Photo © Cezar Web Design. Photo courtesy Colliers International.

A fast recovery is expected in the Canadian real estate market, and sustainable buildings will be important purchases to investors, according to a Colliers International survey.


Canadian real estate investors are forecasting a fast recovery, and are willing to pay a premium for sustainable buildings, according to the Colliers International "2010 Global Investor Sentiment Survey."

"Canada seems to find itself in a situation where we did not get dramatically over-extended on new developments or high leverage," Milton Lamb, Canadian national investment team chair for Colliers International, told Construction Canada Online. "The result has been a short period with very little activity in leasing or sales due to a lack of confidence. This confidence started to return in the fourth quarter of 2009, allowing both tenants and investors to make long-term commitments."

More than 240 major real estate investors (including 26 large Canadian institutional property investors) were surveyed. They found a strong outlook for domestic investments, and two out of three investors (65 per cent) indicated they are considering further acquisitions over the next year.

The majority (85 per cent) of Canadian respondents who indicated acquisition plans intend to focus on the domestic market, especially in locations such as Toronto (27.8 per cent), Vancouver and Montreal (16.7 per cent each), Edmonton (14.8 per cent), and Calgary (11.1 per cent).

"On a risk-adjusted basis, Canadian investors still see Canada as a preferred investment destination that offers a higher return on investment (ROI) compared to the United States, in part because of the turmoil that still lingers south of the border," said Lamb.

However, Canadian investors are not only looking for buying opportunities, but they are also looking to divest under-performing or non-core assets (54 per cent).

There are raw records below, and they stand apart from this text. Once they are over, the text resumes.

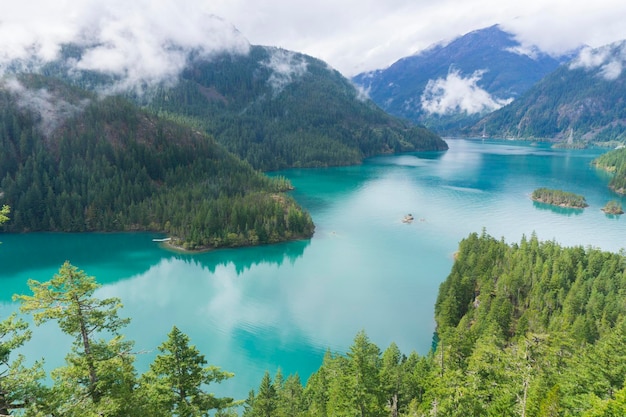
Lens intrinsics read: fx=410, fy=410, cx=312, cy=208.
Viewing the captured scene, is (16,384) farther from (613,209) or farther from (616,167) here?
(616,167)

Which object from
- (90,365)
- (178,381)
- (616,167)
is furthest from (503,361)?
(616,167)

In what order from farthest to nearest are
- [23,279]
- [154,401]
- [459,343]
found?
[23,279]
[459,343]
[154,401]

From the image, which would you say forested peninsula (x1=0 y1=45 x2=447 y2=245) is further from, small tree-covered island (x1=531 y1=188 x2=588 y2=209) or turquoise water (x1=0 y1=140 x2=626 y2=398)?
small tree-covered island (x1=531 y1=188 x2=588 y2=209)

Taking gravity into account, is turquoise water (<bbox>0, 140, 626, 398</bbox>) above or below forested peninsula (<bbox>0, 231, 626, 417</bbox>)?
below

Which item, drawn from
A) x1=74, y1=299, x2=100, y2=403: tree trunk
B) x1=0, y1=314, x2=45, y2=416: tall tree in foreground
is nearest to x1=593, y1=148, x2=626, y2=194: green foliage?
x1=74, y1=299, x2=100, y2=403: tree trunk

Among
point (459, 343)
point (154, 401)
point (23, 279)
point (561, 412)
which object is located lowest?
point (23, 279)

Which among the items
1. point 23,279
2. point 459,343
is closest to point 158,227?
point 23,279

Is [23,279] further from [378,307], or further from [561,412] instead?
[561,412]
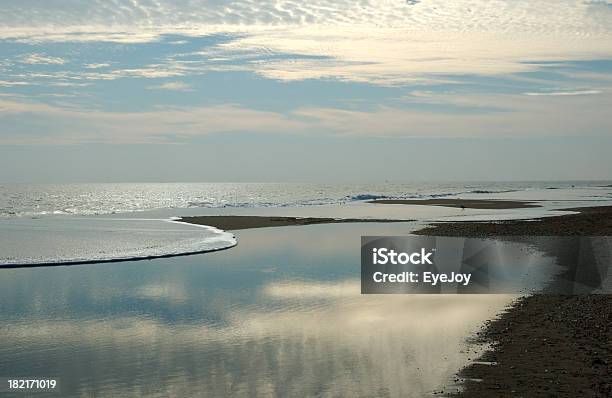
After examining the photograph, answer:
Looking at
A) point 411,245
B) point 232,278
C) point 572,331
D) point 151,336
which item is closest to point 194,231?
point 411,245

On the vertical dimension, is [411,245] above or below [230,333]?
below

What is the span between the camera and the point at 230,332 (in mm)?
17516

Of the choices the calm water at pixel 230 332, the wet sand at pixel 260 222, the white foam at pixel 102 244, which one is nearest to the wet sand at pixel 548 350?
the calm water at pixel 230 332

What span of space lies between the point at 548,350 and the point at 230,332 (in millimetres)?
8248

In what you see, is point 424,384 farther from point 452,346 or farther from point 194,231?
point 194,231

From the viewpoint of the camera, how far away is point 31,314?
65.5 ft

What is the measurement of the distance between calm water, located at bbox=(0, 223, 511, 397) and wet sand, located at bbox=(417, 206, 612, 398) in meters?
0.75

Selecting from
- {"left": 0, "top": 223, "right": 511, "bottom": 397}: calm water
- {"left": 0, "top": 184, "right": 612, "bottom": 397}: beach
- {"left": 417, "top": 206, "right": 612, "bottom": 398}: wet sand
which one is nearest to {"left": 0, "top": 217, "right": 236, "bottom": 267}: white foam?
{"left": 0, "top": 184, "right": 612, "bottom": 397}: beach

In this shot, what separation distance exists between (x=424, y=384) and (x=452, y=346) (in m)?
3.29

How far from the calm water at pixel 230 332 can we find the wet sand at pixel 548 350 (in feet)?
2.46

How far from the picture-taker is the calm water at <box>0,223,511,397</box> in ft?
43.6

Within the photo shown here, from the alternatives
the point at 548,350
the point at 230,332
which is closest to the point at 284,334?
the point at 230,332

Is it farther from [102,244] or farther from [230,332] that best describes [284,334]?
[102,244]

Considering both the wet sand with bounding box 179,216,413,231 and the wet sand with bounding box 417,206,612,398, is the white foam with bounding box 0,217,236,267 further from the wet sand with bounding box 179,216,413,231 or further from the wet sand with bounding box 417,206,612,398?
the wet sand with bounding box 417,206,612,398
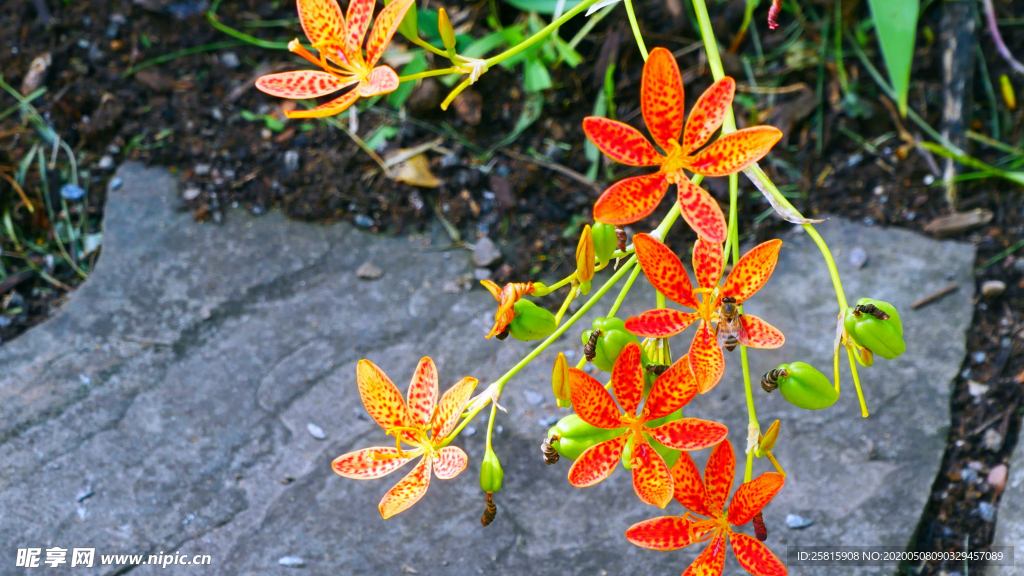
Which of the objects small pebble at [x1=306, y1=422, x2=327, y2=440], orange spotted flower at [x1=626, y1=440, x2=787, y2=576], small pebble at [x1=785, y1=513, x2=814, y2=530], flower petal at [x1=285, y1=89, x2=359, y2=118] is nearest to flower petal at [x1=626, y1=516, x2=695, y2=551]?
orange spotted flower at [x1=626, y1=440, x2=787, y2=576]

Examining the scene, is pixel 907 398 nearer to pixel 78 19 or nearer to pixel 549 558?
pixel 549 558

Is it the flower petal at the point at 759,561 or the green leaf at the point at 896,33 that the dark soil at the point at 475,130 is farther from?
the flower petal at the point at 759,561

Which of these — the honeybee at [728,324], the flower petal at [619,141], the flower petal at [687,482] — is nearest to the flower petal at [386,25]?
the flower petal at [619,141]

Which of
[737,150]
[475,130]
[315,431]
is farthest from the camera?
[475,130]

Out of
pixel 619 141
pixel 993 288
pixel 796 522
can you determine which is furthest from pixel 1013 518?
pixel 619 141

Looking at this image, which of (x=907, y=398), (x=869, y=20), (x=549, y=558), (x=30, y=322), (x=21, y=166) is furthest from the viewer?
(x=869, y=20)

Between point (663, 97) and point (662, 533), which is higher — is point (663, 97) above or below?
above

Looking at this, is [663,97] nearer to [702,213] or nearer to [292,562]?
[702,213]

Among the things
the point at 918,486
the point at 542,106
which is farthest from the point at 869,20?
the point at 918,486
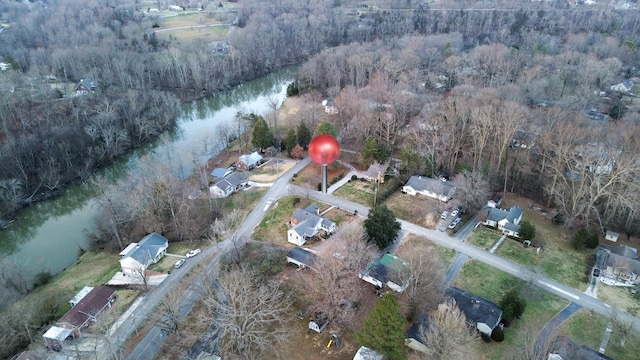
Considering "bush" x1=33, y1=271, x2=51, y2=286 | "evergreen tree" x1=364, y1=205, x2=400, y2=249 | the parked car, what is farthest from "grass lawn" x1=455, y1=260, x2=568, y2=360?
"bush" x1=33, y1=271, x2=51, y2=286

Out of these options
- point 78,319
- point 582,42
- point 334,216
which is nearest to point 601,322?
point 334,216

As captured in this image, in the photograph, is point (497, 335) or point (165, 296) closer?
point (497, 335)

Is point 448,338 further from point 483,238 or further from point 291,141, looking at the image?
point 291,141

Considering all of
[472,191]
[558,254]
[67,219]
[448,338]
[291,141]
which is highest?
[291,141]


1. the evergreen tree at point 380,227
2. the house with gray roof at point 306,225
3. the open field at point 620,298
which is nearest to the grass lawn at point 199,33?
the house with gray roof at point 306,225

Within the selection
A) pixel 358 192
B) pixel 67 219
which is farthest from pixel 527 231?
pixel 67 219

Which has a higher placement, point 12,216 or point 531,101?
point 531,101

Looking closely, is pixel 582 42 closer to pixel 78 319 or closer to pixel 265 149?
pixel 265 149
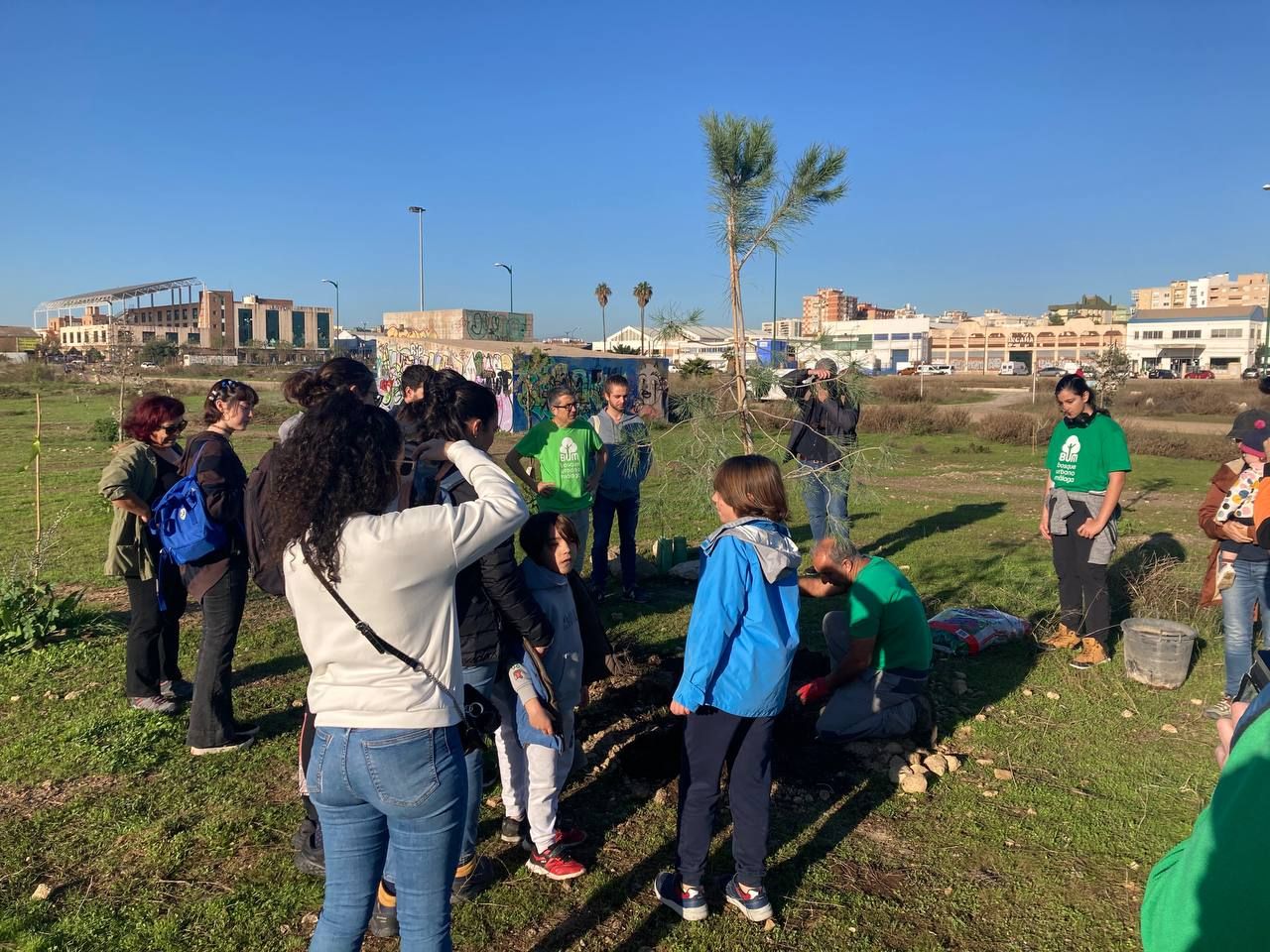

Additional highlights of the report include:
• nearly three out of four (73 per cent) Canadian investors feel access to capital became easier over the past year;
• 54 per cent say the movement toward easier access to debt will continue;
• 58 per cent of respondents believe the borrowing cost will climb over the next year;
• investors expect to see rents continually declining, hitting bottom at the beginning of 2011;
• 50 per cent of Canadian respondents—most institutional—are willing to pay a premium for sustainable buildings, compared to 30 per cent of U.S. investors; and
• 62 per cent of those who would pay for sustainability are driven by the economics of lower costs, better tenant retention, greater valuation on such buildings, premiums on leases, and the demand/requirement coming from tenants' own strategy of shifting to sustainability and the fundamental economics behind those decisions.